Wednesday, January 25, 2012



I'd like to thank you all for the opportunity to speak and I wish President VanBeveren well with his kitchen.

I've sent you a video presentation on my budget thoughts and ideas and I'd like for all of you to watch it and give any feedback.  I know Neil has and I'd like to publically thank him for doing so.

I've submitted the script to it and I'd like to go over just a few of the ideas.

Regarding LIFT costs, I realize appearances can be deceiving, but it seems many LIFT users could potentially ride regular service if given some help.

Why not provide travel assistants who can get them to their destinations successfully and safely without a full-on LIFT ride?  People might even volunteer to do it in exchange for free tickets, saving the costs of the driver, fuel and vehicle maintenance.

Why not look into setting up remote overnight bus parking to eliminate the dozens of buses that run empty for long distances each weekday, such as between the garage in southeast Portland and routes in Sherwood or north Wilsonville?

To keep costs low these could be used for rush hour-only runs so the vehicles can be serviced at regular garages during the mid-day.

But the big budget issue, of course, is health care.

And as a rider, I don't want to see more district money going towards health care, but I don't think employees deserve what amounts to a pay cut either.

In Neil's response to my presentation, he said "the key—and I think most if not all health analysts agree with this—is that employees have 'skin in the game,' (such as) financial incentives for making good decisions", and that this "requires a different kind of health plan than" is currently in effect.

Now I don't know what insurance you have since, unlike him, you don't get compensated to come here, but when you go to the doctor, how do you know if you are getting the best value?  And this goes for the employees, too.
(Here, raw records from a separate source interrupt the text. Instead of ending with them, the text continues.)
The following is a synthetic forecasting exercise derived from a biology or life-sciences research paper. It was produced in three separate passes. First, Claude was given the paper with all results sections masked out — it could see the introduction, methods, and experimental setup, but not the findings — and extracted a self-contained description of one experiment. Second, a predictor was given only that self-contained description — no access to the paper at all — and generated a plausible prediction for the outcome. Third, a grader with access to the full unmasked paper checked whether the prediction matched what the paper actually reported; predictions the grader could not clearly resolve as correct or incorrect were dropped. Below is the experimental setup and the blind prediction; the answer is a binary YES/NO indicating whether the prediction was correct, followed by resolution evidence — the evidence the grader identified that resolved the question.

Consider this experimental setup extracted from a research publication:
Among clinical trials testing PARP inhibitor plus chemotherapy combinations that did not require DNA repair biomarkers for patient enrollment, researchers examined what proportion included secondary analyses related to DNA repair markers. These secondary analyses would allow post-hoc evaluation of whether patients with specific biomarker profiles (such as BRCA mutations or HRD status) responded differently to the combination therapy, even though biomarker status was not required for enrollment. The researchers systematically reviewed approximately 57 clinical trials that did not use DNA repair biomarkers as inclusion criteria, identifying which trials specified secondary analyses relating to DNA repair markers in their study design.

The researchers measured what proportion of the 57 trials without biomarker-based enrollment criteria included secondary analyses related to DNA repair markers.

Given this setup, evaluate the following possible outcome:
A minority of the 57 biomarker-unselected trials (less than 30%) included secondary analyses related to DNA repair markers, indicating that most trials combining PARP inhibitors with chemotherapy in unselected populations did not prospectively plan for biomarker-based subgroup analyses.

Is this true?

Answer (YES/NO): NO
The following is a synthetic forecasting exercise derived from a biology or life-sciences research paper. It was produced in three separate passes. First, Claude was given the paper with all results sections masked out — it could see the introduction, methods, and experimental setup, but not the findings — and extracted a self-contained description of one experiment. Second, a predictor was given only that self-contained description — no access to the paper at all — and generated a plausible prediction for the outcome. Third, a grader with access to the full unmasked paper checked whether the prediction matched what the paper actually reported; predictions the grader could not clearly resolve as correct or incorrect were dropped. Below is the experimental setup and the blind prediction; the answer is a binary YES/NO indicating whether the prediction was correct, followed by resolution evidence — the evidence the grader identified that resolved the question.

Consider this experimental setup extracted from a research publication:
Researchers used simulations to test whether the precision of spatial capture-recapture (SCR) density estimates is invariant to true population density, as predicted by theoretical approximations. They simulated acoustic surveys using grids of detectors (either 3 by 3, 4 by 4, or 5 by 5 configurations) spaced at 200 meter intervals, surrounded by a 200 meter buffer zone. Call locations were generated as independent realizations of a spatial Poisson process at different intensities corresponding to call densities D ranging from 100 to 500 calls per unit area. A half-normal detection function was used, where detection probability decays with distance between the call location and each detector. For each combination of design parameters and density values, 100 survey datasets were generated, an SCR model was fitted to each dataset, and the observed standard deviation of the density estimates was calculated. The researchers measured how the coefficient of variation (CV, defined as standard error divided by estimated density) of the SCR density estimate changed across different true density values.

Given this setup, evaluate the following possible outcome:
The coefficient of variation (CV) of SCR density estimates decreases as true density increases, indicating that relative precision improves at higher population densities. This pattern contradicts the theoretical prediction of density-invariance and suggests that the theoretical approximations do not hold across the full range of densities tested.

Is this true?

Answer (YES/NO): NO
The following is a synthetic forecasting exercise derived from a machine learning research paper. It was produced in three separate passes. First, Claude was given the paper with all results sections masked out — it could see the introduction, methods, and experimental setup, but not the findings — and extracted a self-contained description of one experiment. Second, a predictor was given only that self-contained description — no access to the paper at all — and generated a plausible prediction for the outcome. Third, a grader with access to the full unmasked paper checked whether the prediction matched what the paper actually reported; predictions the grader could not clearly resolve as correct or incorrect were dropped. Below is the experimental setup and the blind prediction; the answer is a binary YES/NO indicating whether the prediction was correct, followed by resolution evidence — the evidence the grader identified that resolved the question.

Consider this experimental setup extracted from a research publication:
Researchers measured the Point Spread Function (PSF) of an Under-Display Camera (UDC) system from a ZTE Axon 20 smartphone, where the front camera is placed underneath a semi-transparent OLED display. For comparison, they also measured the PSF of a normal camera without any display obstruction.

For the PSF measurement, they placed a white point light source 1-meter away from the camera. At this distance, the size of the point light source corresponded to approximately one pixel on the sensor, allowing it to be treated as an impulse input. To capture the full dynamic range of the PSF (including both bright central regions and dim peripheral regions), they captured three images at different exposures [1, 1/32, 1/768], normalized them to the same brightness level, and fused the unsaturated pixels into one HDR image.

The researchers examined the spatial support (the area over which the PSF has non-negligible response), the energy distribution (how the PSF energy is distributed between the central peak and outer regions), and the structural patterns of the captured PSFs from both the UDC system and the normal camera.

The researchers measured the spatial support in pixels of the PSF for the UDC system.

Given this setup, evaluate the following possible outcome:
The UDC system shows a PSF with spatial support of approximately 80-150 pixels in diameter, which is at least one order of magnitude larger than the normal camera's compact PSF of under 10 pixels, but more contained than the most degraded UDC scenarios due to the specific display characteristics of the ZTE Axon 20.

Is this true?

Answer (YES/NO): NO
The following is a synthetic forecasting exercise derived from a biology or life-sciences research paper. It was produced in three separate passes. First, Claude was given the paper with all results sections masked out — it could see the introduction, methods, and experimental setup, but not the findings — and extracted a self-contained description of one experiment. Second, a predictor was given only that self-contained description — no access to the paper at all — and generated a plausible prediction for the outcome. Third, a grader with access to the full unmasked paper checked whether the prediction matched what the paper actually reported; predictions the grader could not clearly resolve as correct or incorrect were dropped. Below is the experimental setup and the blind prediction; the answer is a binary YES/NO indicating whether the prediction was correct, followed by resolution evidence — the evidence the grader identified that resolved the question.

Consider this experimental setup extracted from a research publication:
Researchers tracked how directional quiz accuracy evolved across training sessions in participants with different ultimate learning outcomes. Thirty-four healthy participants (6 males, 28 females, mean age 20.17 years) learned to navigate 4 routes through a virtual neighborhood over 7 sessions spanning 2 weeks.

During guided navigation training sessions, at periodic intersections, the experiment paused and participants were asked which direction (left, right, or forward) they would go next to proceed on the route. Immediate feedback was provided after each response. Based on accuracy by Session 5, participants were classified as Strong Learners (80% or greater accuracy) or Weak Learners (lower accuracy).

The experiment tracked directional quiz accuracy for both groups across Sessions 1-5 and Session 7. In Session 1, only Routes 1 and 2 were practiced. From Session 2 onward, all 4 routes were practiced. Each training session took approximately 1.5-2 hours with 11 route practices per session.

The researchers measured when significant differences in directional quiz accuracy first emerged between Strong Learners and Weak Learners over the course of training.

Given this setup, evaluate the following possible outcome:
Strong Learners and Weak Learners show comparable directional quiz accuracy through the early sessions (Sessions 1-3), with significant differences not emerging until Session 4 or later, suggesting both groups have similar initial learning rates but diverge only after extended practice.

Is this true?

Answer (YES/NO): NO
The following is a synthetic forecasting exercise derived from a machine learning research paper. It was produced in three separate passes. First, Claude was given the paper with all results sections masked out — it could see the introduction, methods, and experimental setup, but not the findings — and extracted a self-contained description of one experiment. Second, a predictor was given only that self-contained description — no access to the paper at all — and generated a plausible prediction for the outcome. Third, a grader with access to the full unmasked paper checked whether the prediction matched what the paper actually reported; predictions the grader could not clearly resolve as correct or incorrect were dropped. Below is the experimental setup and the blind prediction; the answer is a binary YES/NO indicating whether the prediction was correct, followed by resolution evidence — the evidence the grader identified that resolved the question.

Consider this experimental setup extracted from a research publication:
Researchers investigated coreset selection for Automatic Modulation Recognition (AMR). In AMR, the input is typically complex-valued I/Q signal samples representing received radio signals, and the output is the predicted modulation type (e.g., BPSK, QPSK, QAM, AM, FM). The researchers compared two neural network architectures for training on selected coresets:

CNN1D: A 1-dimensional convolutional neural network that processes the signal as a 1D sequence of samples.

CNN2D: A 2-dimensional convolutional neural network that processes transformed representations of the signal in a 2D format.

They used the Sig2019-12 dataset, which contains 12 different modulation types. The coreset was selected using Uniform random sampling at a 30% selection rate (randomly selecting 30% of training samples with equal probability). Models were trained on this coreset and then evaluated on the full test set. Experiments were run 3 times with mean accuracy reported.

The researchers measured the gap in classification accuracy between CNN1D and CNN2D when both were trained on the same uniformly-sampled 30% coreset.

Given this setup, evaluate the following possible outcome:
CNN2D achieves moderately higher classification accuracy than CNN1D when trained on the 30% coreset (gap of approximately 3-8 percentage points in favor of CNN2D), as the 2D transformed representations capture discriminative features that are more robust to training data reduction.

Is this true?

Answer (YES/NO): NO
But, unless I'm missing something, I haven't seen discussion of alternate plans from either side.  All I've seen is bickering over who's going to be stuck paying ever-increasing insurance payments to Regence and Keiser.  And what has the district or the employees gotten in exchange for huge rate hikes?

What I envision is a system where everybody is given an account and is responsible for their care.  They could either choose the insurance plan they want or, I believe even better, pay for care directly as they go and choose the best values.

Costs would be controlled by requiring co-insurance based on income above a certain level or borrowing from future benefits, and participants could be given a percentage of any remaining balance at year's end in cash.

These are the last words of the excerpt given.